*Problems and tasks*
1) According to the theater review, in what year did Barefoot In The Park premiere?
2) Print the passage of the theater review that begins with the words "This season has" and ends with "going to land.".

*Excerpt to read*
····················

Watching the new revival of Barefoot In The Park, I wondered if Amanda Peet's audition for director Scott Elliot went pretty much the same way.

 

This season has not been kind to the early works of Neil Simon, the plays that established him as a master of wisecracking Manhattan comedy. As I wrote in my review of The Odd Couple, I don't like to lay most of the blame for a production's inadequacy on one performance, but when your central character, the one who's on stage for nearly the entire evening and is the emotional anchor of the story, is played by an actress who yells most of her lines to the back of the house without any regard for comic timing or vocal variety… well, there's a good chance many of the jokes just aren't going to land.

 

Simon's background before coming to Broadway was in television comedy, most notably as a member of the illustrious writing staff collected by Sid Caesar. His early work is built on a solid 3-joke-a-page structure. But there's also a good deal of heart pitter-pattering underneath. Barefoot In The Park, premiering in 1963, is about the awkward time when two people in love try and work through the compromises that come with living together. Young, button-down lawyer-to-be Paul Bratter (Patrick Wilson) and his free-spirited wife, Corie (the very loud Amanda Peet), have just completed a 6-day honeymoon at the Plaza Hotel and are now set to begin their lives together in a cramped, five floor walk-up, fixer-upper. Although their pre-married life is never discussed in detail, it's a safe assumption that they have never lived under the same roof. And from the way Corie describes their honeymoon, it's quite possible they've never slept together before the wedding night.

 

The main conflict Simon sets up is Paul's determination to spend long hours working in order to become a successful breadwinner clashing with Corie's need for lots of quality time together. It's a case where both sides are acting out of love and want what's best for the two of them, so the audience can, in theory, like both of them and laugh along while they pull for a mutual understanding. But Peet's incomprehensible performance (incomprehensibly allowed by Elliot), lacking in character, motivation and most basic acting skills, destroys any chance to build empathy for the young couple. Wilson does an admirable job trying to play off of so little, but his Paul is too genial to really get the laughs required. Aside from the volume, Elliot's couple is played for realism, but rarely the type of realism that comes out funny. It's only due to the strength of Simon's play that there is any consistent laughter at all.

····················

*Data for review*
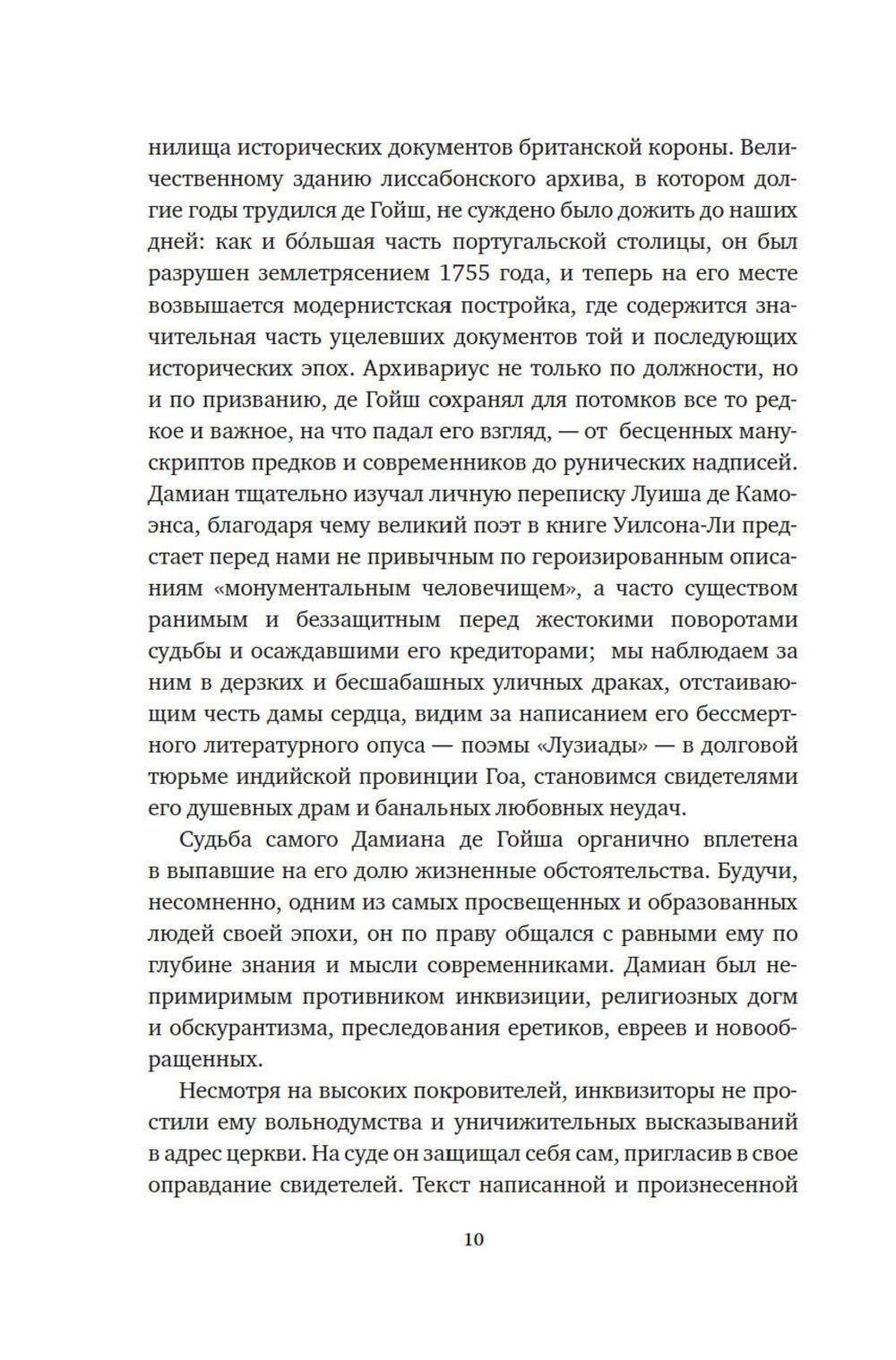 нилища исторических документов британской короны. Величественному зданию лиссабонского архива, в котором долгие годы трудился де Гойш, не суждено было дожить до наших дней: как и бо́льшая часть португальской столицы, он был разрушен землетрясением 1755 года, и теперь на его месте возвышается модернистская постройка, где содержится значительная часть уцелевших документов той и последующих исторических эпох. Архивариус не только по должности, но и по призванию, де Гойш сохранял для потомков все то редкое и важное, на что падал его взгляд, — от бесценных манускриптов предков и современников до рунических надписей. Дамиан тщательно изучал личную переписку Луиша де Камоэнса, благодаря чему великий поэт в книге Уилсона-Ли предстает перед нами не привычным по героизированным описаниям «монументальным человечищем», а часто существом ранимым и беззащитным перед жестокими поворотами судьбы и осаждавшими его кредиторами; мы наблюдаем за ним в дерзких и бесшабашных уличных драках, отстаивающим честь дамы сердца, видим за написанием его бессмертного литературного опуса — поэмы «Лузиады» — в долговой тюрьме индийской провинции Гоа, становимся свидетелями его душевных драм и банальных любовных неудач.

Судьба самого Дамиана де Гойша органично вплетена в выпавшие на его долю жизненные обстоятельства. Будучи, несомненно, одним из самых просвещенных и образованных людей своей эпохи, он по праву общался с равными ему по глубине знания и мысли современниками. Дамиан был непримиримым противником инквизиции, религиозных догм и обскурантизма, преследования еретиков, евреев и новообращенных.

Несмотря на высоких покровителей, инквизиторы не простили ему вольнодумства и уничижительных высказываний в адрес церкви. На суде он защищал себя сам, пригласив в свое оправдание свидетелей. Текст написанной и произнесенной

10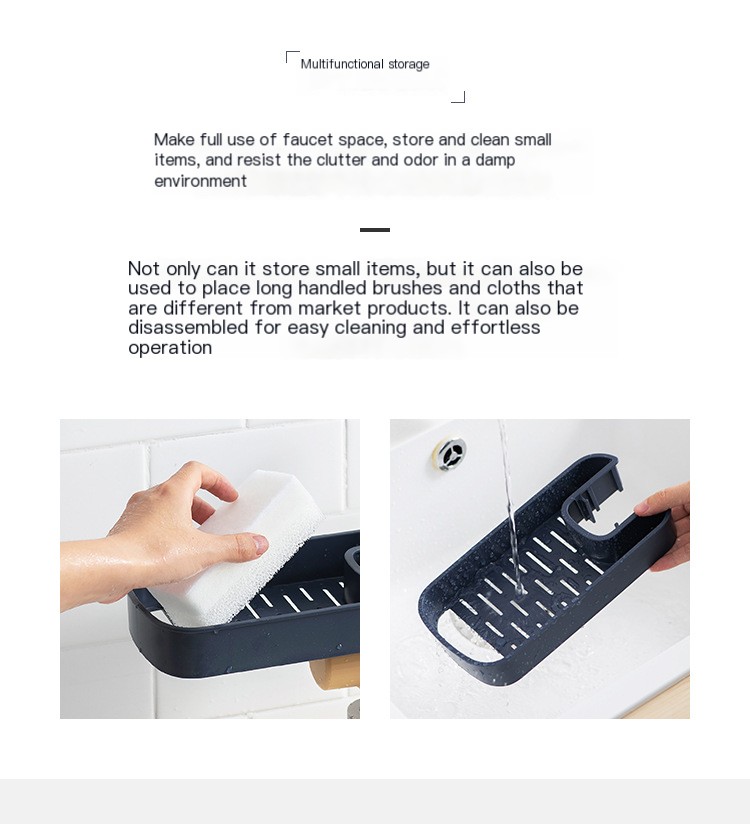 Multifunctional storage

Make full use of faucet space, store and clean small items, and resist the clutter and odor in a damp environment

Not only can it store small items, but it can also be used to place long handled brushes and cloths that are different from market products. It can also be disassembled for easy cleaning and effortless operation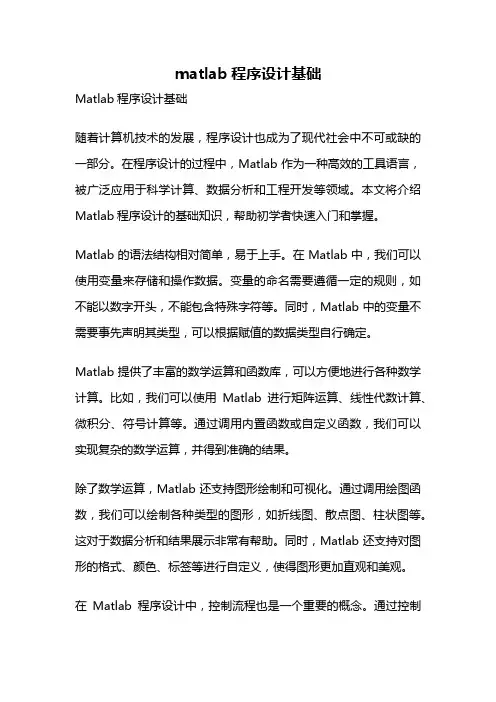 matlab 程序设计基础

Matlab 程序设计基础

随着计算机技术的发展，程序设计也成为了现代社会中不可或缺的一部分。在程序设计的过程中，Matlab 作为一种高效的工具语言，被广泛应用于科学计算、数据分析和工程开发等领域。本文将介绍 Matlab 程序设计的基础知识，帮助初学者快速入门和掌握。

Matlab 的语法结构相对简单，易于上手。在 Matlab 中，我们可以使用变量来存储和操作数据。变量的命名需要遵循一定的规则，如不能以数字开头，不能包含特殊字符等。同时，Matlab 中的变量不需要事先声明其类型，可以根据赋值的数据类型自行确定。

Matlab 提供了丰富的数学运算和函数库，可以方便地进行各种数学计算。比如，我们可以使用 Matlab 进行矩阵运算、线性代数计算、微积分、符号计算等。通过调用内置函数或自定义函数，我们可以实现复杂的数学运算，并得到准确的结果。

除了数学运算，Matlab 还支持图形绘制和可视化。通过调用绘图函数，我们可以绘制各种类型的图形，如折线图、散点图、柱状图等。这对于数据分析和结果展示非常有帮助。同时，Matlab 还支持对图形的格式、颜色、标签等进行自定义，使得图形更加直观和美观。

在 Matlab 程序设计中，控制流程也是一个重要的概念。通过控制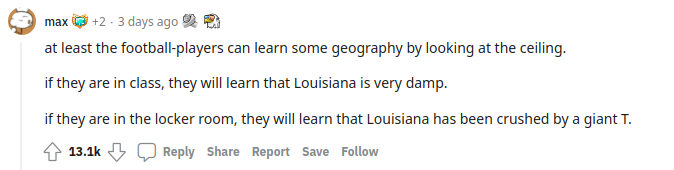 max +2 · 3 days ago

at least the football-players can learn some geography by looking at the ceiling.

if they are in class, they will learn that Louisiana is very damp.

if they are in the locker room, they will learn that Louisiana has been crushed by a giant T.

13.1k Reply Share Report Save Follow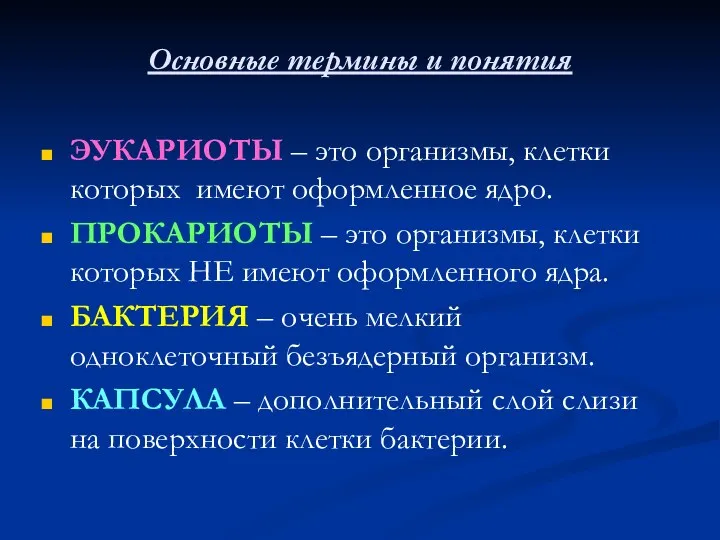 Основные термины и понятия

ЭУКАРИОТЫ – это организмы, клетки которых имеют оформленное ядро.

ПРОКАРИОТЫ – это организмы, клетки которых НЕ имеют оформленного ядра.

БАКТЕРИЯ – очень мелкий одноклеточный безъядерный организм.

КАПСУЛА – дополнительный слой слизи на поверхности клетки бактерии.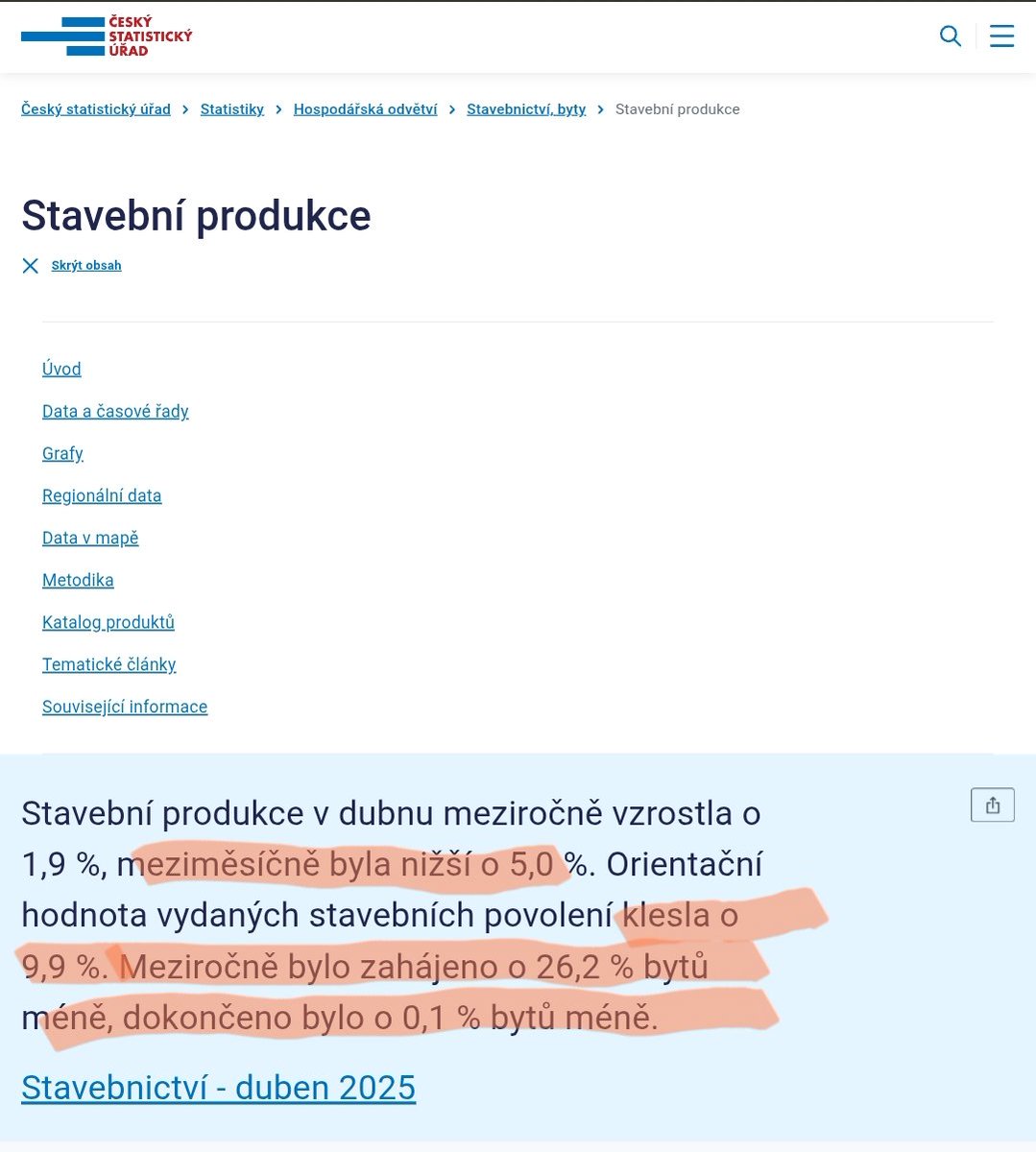 ČESKÝ STATISTICKÝ ÚŘAD

Český statistický úřad > Statistiky > Hospodářská odvětví > Stavebnictví, byty > Stavební produkce

Stavební produkce

Skrýt obsah

Úvod

Data a časové řady

Grafy

Regionální data

Data v mapě

Metodika

Katalog produktů

Tematické články

Související informace

Stavební produkce v dubnu meziročně vzrostla o 1,9 %, meziměsíčně byla nižší o 5,0 %. Orientační hodnota vydaných stavebních povolení klesla o 9,9 %. Meziročně bylo zahájeno o 26,2 % bytů méně, dokončeno bylo o 0,1 % bytů méně.

Stavebnictví - duben 2025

····················

*Task-by-task answers*
1) 1963

2)
This season has not been kind to the early works of Neil Simon, the plays that established him as a master of wisecracking Manhattan comedy. As I wrote in my review of The Odd Couple, I don't like to lay most of the blame for a production's inadequacy on one performance, but when your central character, the one who's on stage for nearly the entire evening and is the emotional anchor of the story, is played by an actress who yells most of her lines to the back of the house without any regard for comic timing or vocal variety… well, there's a good chance many of the jokes just aren't going to land.